** SUPPLIED TEXT **

Before WILBUR and DENMAN, Circuit Judges, and ST. SURE, District Judge.

DENMAN, Circuit Judge.

This is an appeal from a judgment of the district court in favor of the appellee bank, the taxpayer, in the amount of $1,019.37, with interest and costs, in an action brought by the taxpayer for a refund of a stamp tax assessed against and paid by it upon the transfer of the legal title to certain stocks and securities. These were held by taxpayer, a banking and trust company, as trustee of the many private trusts constituting its trust company business. That business and its trusts were sold to the Bank of America of California, also a banking corporation, in accordance with Section 31 of the California Bank Act. It is agreed that there was a transfer of the legal title to the shares in the several private trusts.

The tax was assessed and collected under the "transfer of legal title" provision of the Revenue Act of 1926, Title 8, § 800, and Schedule A(3), 44 Stat. 99, 101, 26 U.S.C. A. § 900, it being so stipulated in the following language:

"The tax contested in the amount of $1,042.48, was assessed and collected upon the passing of title of certain stocks from plaintiff as Trustee to Bank of America of California as Trustee. * * *"

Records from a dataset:
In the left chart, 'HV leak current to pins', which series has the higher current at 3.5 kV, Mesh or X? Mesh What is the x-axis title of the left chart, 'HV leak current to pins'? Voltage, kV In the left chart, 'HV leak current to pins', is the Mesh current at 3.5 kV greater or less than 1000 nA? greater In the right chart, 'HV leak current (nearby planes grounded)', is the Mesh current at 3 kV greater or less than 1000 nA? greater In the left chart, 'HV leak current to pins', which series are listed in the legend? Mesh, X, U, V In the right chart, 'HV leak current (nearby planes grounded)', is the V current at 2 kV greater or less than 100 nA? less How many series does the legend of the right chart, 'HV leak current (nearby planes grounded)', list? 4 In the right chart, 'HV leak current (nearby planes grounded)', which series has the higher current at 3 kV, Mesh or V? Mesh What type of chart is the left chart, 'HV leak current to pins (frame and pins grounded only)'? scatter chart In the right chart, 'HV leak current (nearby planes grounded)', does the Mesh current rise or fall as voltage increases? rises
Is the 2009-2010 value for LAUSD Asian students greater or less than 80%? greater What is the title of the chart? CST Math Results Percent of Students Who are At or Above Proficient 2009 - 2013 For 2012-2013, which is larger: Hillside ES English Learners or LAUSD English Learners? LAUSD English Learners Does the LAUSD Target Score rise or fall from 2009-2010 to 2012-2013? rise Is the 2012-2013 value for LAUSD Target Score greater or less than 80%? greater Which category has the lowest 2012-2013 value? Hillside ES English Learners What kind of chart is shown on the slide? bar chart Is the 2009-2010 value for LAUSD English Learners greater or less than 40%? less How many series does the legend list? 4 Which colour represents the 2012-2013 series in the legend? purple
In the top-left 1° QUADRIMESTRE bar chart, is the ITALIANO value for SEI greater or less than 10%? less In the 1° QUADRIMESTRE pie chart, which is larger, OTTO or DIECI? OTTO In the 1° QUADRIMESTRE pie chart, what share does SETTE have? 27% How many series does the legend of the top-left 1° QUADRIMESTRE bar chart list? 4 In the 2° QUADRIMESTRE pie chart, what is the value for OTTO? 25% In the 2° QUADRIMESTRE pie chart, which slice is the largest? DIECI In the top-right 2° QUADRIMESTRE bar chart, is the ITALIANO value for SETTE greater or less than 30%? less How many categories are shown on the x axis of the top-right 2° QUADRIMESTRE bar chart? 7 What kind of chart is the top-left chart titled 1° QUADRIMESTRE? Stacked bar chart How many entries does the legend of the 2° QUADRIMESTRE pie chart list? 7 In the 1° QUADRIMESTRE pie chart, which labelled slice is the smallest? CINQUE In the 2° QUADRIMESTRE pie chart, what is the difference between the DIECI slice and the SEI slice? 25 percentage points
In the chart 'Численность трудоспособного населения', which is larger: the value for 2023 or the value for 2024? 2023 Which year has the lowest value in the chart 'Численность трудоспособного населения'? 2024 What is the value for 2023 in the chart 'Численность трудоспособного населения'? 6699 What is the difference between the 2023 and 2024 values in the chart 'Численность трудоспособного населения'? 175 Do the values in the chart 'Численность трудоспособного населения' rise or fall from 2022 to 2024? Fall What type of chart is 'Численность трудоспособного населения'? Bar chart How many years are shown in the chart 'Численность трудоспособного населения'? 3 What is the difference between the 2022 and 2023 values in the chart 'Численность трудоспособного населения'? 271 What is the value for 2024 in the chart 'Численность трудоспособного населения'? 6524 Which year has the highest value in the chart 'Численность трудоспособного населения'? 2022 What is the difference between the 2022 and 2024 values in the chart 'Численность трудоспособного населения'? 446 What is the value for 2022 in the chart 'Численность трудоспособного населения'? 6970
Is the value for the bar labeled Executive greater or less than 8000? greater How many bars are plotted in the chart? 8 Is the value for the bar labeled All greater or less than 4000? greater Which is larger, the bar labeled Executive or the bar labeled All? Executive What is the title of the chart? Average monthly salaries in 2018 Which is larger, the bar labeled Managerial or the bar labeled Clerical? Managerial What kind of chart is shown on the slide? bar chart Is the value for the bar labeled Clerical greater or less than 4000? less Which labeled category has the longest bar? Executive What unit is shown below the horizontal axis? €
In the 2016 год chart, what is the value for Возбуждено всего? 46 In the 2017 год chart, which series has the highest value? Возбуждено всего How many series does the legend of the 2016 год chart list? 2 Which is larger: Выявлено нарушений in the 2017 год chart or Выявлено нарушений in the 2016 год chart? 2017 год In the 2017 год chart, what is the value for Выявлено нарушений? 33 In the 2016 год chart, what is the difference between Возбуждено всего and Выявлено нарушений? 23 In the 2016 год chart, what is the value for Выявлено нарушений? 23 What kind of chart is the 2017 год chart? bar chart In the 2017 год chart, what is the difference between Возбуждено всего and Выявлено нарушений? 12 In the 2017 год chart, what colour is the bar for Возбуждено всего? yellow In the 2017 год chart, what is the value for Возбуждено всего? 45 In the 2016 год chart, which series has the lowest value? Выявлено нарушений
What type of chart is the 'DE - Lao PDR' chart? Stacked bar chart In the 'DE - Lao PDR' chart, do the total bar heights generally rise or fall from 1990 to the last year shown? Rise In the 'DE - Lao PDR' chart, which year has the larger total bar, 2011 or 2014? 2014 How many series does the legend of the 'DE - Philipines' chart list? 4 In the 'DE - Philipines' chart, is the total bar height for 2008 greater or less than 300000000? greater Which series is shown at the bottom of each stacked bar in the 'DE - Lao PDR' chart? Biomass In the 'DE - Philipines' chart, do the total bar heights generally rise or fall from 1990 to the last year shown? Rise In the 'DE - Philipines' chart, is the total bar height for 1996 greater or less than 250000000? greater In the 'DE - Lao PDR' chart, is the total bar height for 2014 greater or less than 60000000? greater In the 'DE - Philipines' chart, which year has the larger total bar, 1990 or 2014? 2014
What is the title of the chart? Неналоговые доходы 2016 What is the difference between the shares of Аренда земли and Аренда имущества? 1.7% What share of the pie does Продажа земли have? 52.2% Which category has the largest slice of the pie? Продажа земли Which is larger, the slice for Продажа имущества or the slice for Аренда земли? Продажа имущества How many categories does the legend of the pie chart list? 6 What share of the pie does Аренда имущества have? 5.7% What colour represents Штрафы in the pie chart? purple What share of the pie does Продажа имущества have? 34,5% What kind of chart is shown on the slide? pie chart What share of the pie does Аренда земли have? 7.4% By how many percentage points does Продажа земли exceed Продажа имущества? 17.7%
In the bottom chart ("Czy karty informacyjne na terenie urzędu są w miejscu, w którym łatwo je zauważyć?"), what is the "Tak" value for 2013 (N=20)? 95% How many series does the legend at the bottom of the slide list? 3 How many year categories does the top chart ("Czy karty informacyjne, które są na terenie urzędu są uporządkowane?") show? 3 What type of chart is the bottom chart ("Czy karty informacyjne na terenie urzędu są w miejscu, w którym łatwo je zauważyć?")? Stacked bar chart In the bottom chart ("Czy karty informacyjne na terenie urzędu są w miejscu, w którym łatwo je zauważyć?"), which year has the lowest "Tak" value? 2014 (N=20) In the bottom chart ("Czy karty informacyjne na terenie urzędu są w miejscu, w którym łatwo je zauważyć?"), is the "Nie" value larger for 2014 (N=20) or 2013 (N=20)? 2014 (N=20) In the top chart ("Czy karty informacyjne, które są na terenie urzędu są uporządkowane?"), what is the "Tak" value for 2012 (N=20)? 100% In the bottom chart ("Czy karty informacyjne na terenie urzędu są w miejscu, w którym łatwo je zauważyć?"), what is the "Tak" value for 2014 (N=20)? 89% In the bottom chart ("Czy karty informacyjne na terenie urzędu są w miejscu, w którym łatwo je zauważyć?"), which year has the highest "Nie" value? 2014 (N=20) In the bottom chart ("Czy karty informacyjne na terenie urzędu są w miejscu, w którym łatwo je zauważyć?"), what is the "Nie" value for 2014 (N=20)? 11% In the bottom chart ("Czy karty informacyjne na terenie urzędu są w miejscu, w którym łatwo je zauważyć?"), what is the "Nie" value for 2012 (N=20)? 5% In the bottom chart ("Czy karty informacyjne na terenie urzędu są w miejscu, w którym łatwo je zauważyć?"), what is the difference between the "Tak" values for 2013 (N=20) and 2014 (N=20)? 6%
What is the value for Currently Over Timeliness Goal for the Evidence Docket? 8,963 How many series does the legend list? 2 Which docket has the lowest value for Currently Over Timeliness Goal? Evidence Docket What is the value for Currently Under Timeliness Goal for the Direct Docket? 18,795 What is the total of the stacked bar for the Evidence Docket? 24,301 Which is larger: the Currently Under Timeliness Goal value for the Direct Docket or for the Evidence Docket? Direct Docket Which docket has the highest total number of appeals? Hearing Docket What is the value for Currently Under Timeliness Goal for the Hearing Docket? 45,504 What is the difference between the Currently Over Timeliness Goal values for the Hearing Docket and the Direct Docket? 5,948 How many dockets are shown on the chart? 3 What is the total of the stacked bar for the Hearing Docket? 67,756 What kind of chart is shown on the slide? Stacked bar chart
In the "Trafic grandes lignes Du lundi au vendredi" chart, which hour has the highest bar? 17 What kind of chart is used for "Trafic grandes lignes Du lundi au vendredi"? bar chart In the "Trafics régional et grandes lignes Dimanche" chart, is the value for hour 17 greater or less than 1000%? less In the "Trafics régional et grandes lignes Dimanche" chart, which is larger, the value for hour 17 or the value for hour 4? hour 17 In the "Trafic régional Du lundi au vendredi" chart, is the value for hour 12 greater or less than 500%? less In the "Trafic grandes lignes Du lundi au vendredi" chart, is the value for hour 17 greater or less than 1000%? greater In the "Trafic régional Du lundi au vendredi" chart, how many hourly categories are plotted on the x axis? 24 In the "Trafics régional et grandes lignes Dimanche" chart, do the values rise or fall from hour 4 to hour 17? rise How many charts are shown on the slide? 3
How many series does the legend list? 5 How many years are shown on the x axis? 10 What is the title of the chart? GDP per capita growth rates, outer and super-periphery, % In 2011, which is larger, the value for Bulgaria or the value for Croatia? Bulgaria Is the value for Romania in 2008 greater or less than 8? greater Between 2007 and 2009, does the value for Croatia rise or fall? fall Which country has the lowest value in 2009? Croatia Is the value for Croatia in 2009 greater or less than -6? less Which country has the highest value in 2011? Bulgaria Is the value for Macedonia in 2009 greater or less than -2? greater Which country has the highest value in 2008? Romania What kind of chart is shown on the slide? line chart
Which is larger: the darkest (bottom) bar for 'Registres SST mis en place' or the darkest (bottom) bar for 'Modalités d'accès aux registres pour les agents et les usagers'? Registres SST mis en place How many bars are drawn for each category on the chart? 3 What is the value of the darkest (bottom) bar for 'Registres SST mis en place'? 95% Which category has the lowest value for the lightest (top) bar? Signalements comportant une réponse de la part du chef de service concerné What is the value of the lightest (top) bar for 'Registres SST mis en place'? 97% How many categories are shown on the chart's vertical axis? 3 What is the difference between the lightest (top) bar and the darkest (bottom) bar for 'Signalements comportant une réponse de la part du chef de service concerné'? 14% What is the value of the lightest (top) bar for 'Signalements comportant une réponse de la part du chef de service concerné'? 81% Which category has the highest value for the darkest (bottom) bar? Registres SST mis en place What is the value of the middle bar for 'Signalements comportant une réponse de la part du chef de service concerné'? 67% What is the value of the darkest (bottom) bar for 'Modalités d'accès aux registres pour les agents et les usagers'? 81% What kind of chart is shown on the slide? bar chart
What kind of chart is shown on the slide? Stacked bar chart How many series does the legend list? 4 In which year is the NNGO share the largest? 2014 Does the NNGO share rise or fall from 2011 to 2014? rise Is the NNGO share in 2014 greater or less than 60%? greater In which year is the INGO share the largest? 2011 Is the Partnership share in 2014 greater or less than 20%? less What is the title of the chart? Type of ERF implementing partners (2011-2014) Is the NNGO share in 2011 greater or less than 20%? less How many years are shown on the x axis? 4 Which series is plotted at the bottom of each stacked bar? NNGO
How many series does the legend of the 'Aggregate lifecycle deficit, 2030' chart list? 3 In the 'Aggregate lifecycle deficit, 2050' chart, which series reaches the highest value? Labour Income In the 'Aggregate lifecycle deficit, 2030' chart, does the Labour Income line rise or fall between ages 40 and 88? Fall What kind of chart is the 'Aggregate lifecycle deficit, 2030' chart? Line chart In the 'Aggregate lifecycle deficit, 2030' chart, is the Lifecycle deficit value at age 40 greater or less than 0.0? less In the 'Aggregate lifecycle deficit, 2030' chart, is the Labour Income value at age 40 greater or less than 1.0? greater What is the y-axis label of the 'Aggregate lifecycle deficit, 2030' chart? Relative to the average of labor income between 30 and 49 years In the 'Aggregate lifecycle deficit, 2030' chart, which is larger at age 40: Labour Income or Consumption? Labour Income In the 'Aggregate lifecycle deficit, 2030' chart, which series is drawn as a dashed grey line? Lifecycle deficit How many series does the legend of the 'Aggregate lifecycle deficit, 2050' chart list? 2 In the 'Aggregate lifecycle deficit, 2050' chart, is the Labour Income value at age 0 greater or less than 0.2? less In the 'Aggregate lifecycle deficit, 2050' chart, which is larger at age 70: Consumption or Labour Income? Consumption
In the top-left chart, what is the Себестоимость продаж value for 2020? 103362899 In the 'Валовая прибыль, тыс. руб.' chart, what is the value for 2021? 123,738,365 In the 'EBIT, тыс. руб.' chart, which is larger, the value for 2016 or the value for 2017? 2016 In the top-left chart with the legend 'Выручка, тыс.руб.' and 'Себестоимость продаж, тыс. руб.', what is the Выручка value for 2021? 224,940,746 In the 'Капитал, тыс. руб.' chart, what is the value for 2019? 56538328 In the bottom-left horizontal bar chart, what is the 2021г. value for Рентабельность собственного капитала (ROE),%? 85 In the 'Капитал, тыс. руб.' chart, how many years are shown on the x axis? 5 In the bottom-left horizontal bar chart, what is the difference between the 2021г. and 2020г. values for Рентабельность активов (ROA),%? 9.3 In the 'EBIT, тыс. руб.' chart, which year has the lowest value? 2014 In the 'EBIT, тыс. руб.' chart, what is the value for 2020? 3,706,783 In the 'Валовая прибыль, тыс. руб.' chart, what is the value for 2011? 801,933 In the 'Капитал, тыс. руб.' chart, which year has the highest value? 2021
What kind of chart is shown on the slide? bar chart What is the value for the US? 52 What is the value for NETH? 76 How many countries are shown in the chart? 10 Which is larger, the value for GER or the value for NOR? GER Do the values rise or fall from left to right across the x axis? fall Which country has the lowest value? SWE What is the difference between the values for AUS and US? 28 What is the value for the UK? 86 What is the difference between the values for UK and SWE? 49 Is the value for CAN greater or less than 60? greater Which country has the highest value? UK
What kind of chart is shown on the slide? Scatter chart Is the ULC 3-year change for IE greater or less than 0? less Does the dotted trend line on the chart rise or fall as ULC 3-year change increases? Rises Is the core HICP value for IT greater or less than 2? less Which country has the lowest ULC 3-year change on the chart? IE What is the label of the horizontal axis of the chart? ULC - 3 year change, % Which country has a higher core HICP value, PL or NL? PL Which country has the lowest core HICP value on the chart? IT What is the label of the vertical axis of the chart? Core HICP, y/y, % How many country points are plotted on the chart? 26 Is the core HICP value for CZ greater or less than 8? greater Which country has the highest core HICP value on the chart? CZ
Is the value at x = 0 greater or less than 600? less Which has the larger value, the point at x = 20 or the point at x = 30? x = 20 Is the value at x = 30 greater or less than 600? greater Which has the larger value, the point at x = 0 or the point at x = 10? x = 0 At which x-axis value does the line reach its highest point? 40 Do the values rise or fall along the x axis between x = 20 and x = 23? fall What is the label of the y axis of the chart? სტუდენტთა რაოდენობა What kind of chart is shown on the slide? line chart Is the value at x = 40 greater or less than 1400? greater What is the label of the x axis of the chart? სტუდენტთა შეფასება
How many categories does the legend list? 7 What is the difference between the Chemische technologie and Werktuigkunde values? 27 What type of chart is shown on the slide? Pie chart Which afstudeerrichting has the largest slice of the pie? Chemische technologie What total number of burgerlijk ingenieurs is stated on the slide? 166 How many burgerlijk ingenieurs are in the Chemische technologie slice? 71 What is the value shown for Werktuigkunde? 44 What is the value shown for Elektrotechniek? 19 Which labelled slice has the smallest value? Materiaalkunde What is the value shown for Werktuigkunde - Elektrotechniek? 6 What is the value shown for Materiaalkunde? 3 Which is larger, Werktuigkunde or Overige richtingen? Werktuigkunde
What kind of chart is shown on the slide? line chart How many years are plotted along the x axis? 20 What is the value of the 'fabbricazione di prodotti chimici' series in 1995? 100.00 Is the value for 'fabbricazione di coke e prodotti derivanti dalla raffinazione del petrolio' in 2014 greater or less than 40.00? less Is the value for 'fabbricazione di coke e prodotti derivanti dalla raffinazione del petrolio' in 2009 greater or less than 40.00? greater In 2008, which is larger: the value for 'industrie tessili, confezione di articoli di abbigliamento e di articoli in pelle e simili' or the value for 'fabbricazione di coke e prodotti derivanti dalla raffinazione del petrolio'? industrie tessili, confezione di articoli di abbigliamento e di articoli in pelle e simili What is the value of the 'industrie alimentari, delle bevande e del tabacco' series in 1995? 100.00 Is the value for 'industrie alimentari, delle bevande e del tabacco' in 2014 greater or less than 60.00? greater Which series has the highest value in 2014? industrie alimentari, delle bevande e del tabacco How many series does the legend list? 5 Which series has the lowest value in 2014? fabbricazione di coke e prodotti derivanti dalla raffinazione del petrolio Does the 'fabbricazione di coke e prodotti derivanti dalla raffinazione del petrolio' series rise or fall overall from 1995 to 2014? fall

** TASKS FOR THIS EXERCISE **
a) Please give the part of the court opinion that opens with the words containing "DENMAN, Circuit Judge." and closes with "several private trusts.", swapping "taxpayer" for "plaintiff".
b) Count the lines of the records that contain the string "have", treating case as significant, and reply with only the number.
The court opinion and the records are separate, unrelated material.

** ANSWERS FOR THE EXERCISE **
a)
DENMAN, Circuit Judge.

This is an appeal from a judgment of the district court in favor of the appellee bank, the plaintiff, in the amount of $1,019.37, with interest and costs, in an action brought by the plaintiff for a refund of a stamp tax assessed against and paid by it upon the transfer of the legal title to certain stocks and securities. These were held by plaintiff, a banking and trust company, as trustee of the many private trusts constituting its trust company business. That business and its trusts were sold to the Bank of America of California, also a banking corporation, in accordance with Section 31 of the California Bank Act. It is agreed that there was a transfer of the legal title to the shares in the several private trusts.

b) 2